Users Activity

Users Activity shows a tamper-evident trail of changes made in the panel — who did what, when, from which IP, and what values changed. It’s your go-to page for auditing configuration edits, restores, and administrative actions.

Who can view this

• Requires the users_activity_logs permission.
• If your account is scoped to certain servers, you’ll still see global actions (e.g., role edits) but schedule/server changes are visible only for servers you’re allowed to access.

What’s recorded

INSERT / UPDATE / DELETE on core entities: servers, storages, schedules, users, roles.
RESET / EXECUTE / RESTORE actions (e.g., SSH link reset, “Run now”, Disaster Recovery / cPanel restores).
Login/Profile/License related changes (account edits, license key events).
• For data edits, the logger stores diffs — only the fields that changed, not the entire row.

Filtering & housekeeping

• Use the Date from / Date to pickers and click Filter results to limit the window (the end date is inclusive).
Clear activity logs removes all entries (useful after exports or drills).

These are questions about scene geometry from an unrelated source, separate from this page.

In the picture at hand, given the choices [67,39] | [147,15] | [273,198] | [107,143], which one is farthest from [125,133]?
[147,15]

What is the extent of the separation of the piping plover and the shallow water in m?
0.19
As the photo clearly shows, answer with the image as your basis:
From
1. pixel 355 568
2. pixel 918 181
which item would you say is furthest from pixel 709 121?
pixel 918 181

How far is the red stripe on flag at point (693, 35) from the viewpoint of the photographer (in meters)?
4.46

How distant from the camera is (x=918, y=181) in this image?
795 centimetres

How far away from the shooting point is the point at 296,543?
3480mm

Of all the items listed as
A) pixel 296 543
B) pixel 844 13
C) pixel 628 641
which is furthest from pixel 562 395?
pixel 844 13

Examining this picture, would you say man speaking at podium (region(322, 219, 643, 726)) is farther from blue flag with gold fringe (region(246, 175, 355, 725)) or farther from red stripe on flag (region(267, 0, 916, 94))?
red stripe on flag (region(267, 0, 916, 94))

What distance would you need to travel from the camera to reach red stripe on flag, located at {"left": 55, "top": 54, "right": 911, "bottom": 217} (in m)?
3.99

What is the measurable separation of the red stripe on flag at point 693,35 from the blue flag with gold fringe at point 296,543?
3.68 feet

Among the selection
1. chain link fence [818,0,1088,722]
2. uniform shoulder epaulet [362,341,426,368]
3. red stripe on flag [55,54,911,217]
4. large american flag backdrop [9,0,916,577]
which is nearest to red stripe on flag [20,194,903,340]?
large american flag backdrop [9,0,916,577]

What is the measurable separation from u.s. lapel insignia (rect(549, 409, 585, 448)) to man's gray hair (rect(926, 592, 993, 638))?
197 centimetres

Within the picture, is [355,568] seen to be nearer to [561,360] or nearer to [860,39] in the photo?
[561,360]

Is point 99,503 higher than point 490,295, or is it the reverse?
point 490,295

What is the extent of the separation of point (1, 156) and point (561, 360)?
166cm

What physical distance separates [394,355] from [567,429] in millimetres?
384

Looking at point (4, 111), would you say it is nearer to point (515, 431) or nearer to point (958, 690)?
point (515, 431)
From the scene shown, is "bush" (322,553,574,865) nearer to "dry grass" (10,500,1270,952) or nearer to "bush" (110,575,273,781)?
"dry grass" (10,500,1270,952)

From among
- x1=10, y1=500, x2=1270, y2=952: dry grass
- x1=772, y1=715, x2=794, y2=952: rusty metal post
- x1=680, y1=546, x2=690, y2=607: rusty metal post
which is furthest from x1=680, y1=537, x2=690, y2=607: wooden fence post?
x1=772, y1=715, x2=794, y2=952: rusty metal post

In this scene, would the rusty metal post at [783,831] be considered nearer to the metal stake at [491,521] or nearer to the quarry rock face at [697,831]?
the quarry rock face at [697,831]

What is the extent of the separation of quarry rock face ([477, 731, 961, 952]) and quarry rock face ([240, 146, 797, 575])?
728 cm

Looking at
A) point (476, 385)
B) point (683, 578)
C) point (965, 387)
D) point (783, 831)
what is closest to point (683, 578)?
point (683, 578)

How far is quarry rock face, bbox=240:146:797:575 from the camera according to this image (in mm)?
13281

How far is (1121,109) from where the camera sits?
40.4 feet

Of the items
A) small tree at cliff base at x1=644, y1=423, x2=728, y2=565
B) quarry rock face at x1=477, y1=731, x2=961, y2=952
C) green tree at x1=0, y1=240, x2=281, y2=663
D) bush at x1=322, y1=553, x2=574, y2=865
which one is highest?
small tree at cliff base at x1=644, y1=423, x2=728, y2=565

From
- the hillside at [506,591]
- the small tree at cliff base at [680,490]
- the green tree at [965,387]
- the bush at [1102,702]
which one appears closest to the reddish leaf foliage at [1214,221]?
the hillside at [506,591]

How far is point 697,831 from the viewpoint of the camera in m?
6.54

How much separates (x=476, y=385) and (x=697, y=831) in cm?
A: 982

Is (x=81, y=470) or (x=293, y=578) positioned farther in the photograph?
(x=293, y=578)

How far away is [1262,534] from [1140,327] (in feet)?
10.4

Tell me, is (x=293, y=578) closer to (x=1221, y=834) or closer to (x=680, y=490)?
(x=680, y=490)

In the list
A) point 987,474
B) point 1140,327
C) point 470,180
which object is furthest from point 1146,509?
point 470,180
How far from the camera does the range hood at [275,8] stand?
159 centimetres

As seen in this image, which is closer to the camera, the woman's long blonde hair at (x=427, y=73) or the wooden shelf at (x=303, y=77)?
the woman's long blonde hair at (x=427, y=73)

It doesn’t affect backups, users, or schedules.

Columns explained

Date — when the action was captured (panel server time).
IP Addr — source IP of the user who performed the action.
Username — account that triggered the action.
ActionINSERT, UPDATE, DELETE, RESET, EXECUTE, RESTORE.
Page — target entity (links to the corresponding page: servers, storages, schedules, users, roles, license).
ID — the affected row identifier (also linked when applicable).
Old values / New values — key/value pairs that changed, rendered as a minimal diff.

Typical use

• Trace who edited a schedule’s retention or transfer mode, and what the previous values were.
• Confirm when a server was deleted and by whom (with IP).
• Verify that a Disaster Recovery or cPanel restore was initiated, and correlate with Backup Logs.

Good to know

• Sensitive fields (passwords, tokens) are not echoed in plaintext; only the fact of change is recorded.
• Links in the Page and ID columns take you directly to the relevant edit/detail screens.
• For large environments, filter by date first — activity can be very chatty during migrations or mass edits.

Troubleshooting patterns

• Frequent UPDATE on schedules around the same time as failures → a recent change may have broken a job; open the schedule and compare diffs.
• Many DELETE actions → check for accidental removals or cleanup scripts run by admins.
• No entries during an incident window → confirm your date range and permissions; also check Backup Logs for job-level detail.